Short exercise: Edit the lines below so that "camera" becomes "lens" wherever it appears, and leave everything else unchanged.

(Scene-based spatial questions)
^^^^

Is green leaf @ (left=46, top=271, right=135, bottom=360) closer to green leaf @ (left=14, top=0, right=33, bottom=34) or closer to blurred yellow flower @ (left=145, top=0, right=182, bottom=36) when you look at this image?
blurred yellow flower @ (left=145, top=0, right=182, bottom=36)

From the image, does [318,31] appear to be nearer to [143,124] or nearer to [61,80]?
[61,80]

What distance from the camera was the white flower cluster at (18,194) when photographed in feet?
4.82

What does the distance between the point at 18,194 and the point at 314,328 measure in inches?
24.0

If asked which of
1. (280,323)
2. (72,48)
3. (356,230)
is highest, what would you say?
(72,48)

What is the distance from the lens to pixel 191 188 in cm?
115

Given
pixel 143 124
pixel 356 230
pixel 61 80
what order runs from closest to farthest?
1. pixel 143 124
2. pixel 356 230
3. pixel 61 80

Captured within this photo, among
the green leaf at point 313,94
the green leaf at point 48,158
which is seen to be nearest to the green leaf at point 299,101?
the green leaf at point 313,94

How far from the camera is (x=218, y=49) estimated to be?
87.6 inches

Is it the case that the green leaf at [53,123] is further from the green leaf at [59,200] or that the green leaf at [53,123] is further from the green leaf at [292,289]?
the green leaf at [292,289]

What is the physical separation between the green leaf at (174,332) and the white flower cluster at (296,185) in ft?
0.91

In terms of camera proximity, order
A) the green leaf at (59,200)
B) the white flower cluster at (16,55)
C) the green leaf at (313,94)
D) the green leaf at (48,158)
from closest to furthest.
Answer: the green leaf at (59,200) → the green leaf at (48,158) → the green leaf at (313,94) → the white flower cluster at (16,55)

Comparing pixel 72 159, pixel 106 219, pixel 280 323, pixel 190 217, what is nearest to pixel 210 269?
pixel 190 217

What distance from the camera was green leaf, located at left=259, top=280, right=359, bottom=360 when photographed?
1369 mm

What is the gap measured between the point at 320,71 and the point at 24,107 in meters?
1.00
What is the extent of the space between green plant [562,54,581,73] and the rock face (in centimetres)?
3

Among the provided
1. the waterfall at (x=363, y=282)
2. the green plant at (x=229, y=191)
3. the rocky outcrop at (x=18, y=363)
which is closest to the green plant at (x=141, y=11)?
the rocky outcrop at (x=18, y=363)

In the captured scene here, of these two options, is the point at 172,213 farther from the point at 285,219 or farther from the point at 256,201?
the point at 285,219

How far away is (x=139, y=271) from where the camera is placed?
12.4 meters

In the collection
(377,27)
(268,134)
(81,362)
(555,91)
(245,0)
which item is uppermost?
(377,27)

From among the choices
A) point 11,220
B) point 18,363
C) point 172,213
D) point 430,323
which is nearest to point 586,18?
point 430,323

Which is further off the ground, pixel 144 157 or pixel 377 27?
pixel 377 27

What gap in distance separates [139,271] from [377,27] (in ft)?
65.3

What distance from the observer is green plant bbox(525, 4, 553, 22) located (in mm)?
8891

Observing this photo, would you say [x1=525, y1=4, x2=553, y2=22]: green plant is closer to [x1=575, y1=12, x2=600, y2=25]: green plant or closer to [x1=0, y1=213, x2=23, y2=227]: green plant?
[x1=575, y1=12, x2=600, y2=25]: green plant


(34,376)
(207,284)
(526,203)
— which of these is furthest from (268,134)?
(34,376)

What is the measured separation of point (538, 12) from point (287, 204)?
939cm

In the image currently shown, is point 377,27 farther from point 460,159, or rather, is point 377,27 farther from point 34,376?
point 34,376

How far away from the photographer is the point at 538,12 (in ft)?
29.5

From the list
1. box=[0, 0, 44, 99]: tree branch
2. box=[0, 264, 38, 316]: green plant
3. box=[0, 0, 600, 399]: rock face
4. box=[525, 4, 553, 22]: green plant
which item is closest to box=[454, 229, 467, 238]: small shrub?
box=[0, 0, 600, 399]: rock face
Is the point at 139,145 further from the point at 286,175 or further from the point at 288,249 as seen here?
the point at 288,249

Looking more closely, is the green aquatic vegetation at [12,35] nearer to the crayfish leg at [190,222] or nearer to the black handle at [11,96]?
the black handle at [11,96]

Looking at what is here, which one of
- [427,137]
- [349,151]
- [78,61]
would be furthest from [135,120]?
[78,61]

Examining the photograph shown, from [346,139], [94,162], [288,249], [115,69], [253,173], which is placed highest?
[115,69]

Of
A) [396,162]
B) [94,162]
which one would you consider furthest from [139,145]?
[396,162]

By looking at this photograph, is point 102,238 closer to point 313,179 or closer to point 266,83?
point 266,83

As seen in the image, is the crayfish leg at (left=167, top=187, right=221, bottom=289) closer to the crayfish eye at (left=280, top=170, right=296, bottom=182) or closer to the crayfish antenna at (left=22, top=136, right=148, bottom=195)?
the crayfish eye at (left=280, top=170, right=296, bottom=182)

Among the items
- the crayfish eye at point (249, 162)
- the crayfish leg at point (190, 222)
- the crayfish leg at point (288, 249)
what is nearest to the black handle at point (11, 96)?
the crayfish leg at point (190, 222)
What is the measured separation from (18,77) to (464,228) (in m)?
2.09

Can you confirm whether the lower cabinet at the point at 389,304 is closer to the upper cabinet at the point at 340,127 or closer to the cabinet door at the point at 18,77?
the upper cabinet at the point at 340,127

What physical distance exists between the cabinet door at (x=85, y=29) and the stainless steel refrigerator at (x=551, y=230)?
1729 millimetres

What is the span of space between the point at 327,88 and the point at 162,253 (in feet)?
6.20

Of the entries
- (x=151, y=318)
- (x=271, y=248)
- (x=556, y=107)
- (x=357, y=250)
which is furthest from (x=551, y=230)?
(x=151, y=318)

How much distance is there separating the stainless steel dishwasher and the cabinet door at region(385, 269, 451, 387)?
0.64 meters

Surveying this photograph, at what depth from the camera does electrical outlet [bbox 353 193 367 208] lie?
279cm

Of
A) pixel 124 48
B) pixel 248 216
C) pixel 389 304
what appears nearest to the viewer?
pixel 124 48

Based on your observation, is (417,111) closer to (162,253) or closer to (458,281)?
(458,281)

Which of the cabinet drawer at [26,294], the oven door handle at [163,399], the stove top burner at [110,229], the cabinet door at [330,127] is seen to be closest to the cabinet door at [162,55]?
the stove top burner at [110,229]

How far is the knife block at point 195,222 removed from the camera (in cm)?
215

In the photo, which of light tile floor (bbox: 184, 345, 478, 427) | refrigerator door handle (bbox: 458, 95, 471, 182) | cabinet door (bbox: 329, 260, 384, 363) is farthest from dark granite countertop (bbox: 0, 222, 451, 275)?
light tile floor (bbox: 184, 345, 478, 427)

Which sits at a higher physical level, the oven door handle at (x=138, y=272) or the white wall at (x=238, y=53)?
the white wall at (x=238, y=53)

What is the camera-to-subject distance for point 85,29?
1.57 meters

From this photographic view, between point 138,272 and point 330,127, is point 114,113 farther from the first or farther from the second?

^^^^

Exercise solution:
Is green leaf @ (left=46, top=271, right=135, bottom=360) closer to green leaf @ (left=14, top=0, right=33, bottom=34) or closer to blurred yellow flower @ (left=145, top=0, right=182, bottom=36) when you look at this image?
blurred yellow flower @ (left=145, top=0, right=182, bottom=36)

From the image, does [318,31] appear to be nearer to [143,124] or nearer to [61,80]?
[61,80]

What distance from the lens was the white flower cluster at (18,194) when photographed in feet?
4.82

What does the distance between the point at 18,194 and the point at 314,328 measure in inches?
24.0

If asked which of
1. (280,323)
2. (72,48)
3. (356,230)
is highest, what would you say?
(72,48)

What is the distance from the lens to pixel 191 188 in cm?
115

Given
pixel 143 124
pixel 356 230
pixel 61 80
what order runs from closest to farthest?
1. pixel 143 124
2. pixel 356 230
3. pixel 61 80

Captured within this photo, among
the green leaf at point 313,94
the green leaf at point 48,158
which is seen to be nearest to the green leaf at point 299,101?
the green leaf at point 313,94

How far from the lens is (x=218, y=49) estimated to be?
87.6 inches

Is it the case that the green leaf at [53,123] is further from the green leaf at [59,200] or that the green leaf at [53,123] is further from the green leaf at [292,289]?
the green leaf at [292,289]

What is the physical separation between the green leaf at (174,332) and the white flower cluster at (296,185) in ft?
0.91

In terms of lens proximity, order
A) the green leaf at (59,200)
B) the white flower cluster at (16,55)
C) the green leaf at (313,94)
D) the green leaf at (48,158)
from closest to furthest.
Answer: the green leaf at (59,200) → the green leaf at (48,158) → the green leaf at (313,94) → the white flower cluster at (16,55)

Comparing pixel 72 159, pixel 106 219, pixel 280 323, pixel 190 217, what is nearest to pixel 210 269?
pixel 190 217

What distance from the lens was green leaf, located at left=259, top=280, right=359, bottom=360 when photographed?
1369 mm

What is the gap measured between the point at 320,71 and the point at 24,107 in meters?
1.00
What is the extent of the space between green plant [562,54,581,73] and the rock face (in centimetres)?
3

Among the provided
1. the waterfall at (x=363, y=282)
2. the green plant at (x=229, y=191)
3. the rocky outcrop at (x=18, y=363)
which is closest to the green plant at (x=141, y=11)?
the rocky outcrop at (x=18, y=363)

In the captured scene here, of these two options, is the point at 172,213 farther from the point at 285,219 or farther from the point at 256,201?
the point at 285,219

How far away is (x=139, y=271) from where the lens is placed?
12.4 meters

In the collection
(377,27)
(268,134)
(81,362)
(555,91)
(245,0)
which item is uppermost?
(377,27)

From among the choices
A) point 11,220
B) point 18,363
C) point 172,213
D) point 430,323
which is nearest to point 586,18?
point 430,323

Which is further off the ground, pixel 144 157 or pixel 377 27?
pixel 377 27

What gap in distance separates [139,271] from [377,27] (in ft)?
65.3

What distance from the observer is green plant bbox(525, 4, 553, 22) located (in mm)?
8891

Observing this photo, would you say [x1=525, y1=4, x2=553, y2=22]: green plant is closer to [x1=575, y1=12, x2=600, y2=25]: green plant or closer to [x1=0, y1=213, x2=23, y2=227]: green plant?
[x1=575, y1=12, x2=600, y2=25]: green plant


(34,376)
(207,284)
(526,203)
— which of these is furthest from (268,134)?
(34,376)

What is the measured separation of point (538, 12) from point (287, 204)?
939cm

In the image currently shown, is point 377,27 farther from point 460,159, or rather, is point 377,27 farther from point 34,376?
point 34,376

How far away from the photographer is the point at 538,12 (in ft)?
29.5

From the list
1. box=[0, 0, 44, 99]: tree branch
2. box=[0, 264, 38, 316]: green plant
3. box=[0, 0, 600, 399]: rock face
4. box=[525, 4, 553, 22]: green plant
which item is closest to box=[454, 229, 467, 238]: small shrub?
box=[0, 0, 600, 399]: rock face
Is the point at 139,145 further from the point at 286,175 or further from the point at 288,249 as seen here?
the point at 288,249

Looking more closely, is the green aquatic vegetation at [12,35] nearer to the crayfish leg at [190,222] or nearer to the black handle at [11,96]?
the black handle at [11,96]

Looking at what is here, which one of
- [427,137]
- [349,151]
- [78,61]
would be furthest from [135,120]?
[78,61]

Examining the photograph shown, from [346,139], [94,162], [288,249], [115,69], [253,173], which is placed highest?
[115,69]

Of
A) [396,162]
B) [94,162]
which one would you consider furthest from [139,145]?
[396,162]

By looking at this photograph, is point 102,238 closer to point 313,179 or closer to point 266,83?
point 266,83

As seen in the image, is the crayfish leg at (left=167, top=187, right=221, bottom=289) closer to the crayfish eye at (left=280, top=170, right=296, bottom=182) or closer to the crayfish antenna at (left=22, top=136, right=148, bottom=195)?
the crayfish eye at (left=280, top=170, right=296, bottom=182)

Among the items
- the crayfish eye at point (249, 162)
- the crayfish leg at point (190, 222)
- the crayfish leg at point (288, 249)
what is nearest to the black handle at point (11, 96)?
the crayfish leg at point (190, 222)
What is the measured separation from (18,77) to (464,228) (in m)?
2.09

Can you confirm whether the lower cabinet at the point at 389,304 is closer to the upper cabinet at the point at 340,127 or closer to the cabinet door at the point at 18,77?
the upper cabinet at the point at 340,127

What physical distance exists between the cabinet door at (x=85, y=29) and the stainless steel refrigerator at (x=551, y=230)?
1729 millimetres

What is the span of space between the point at 327,88 and the point at 162,253 (in feet)?
6.20

Of the entries
- (x=151, y=318)
- (x=271, y=248)
- (x=556, y=107)
- (x=357, y=250)
which is furthest from (x=551, y=230)?
(x=151, y=318)

How much distance is there separating the stainless steel dishwasher and the cabinet door at region(385, 269, 451, 387)?
0.64 meters

Surveying this photograph, at what depth from the lens does electrical outlet [bbox 353 193 367 208] lie?
279cm

Of
A) pixel 124 48
B) pixel 248 216
C) pixel 389 304
what appears nearest to the viewer?
pixel 124 48

Based on your observation, is (417,111) closer to (162,253) or closer to (458,281)?
(458,281)

Which of the cabinet drawer at [26,294], the oven door handle at [163,399], the stove top burner at [110,229], the cabinet door at [330,127] is seen to be closest to the cabinet door at [162,55]?
the stove top burner at [110,229]

How far is the knife block at point 195,222 removed from the lens (in cm)?
215

In the photo, which of light tile floor (bbox: 184, 345, 478, 427) | refrigerator door handle (bbox: 458, 95, 471, 182) | cabinet door (bbox: 329, 260, 384, 363) is farthest from dark granite countertop (bbox: 0, 222, 451, 275)?
light tile floor (bbox: 184, 345, 478, 427)

Which sits at a higher physical level, the oven door handle at (x=138, y=272) or the white wall at (x=238, y=53)?
the white wall at (x=238, y=53)

What is the lens-to-subject distance for point 85,29?
1.57 meters

From this photographic view, between point 138,272 and point 330,127, is point 114,113 farther from the first or farther from the second?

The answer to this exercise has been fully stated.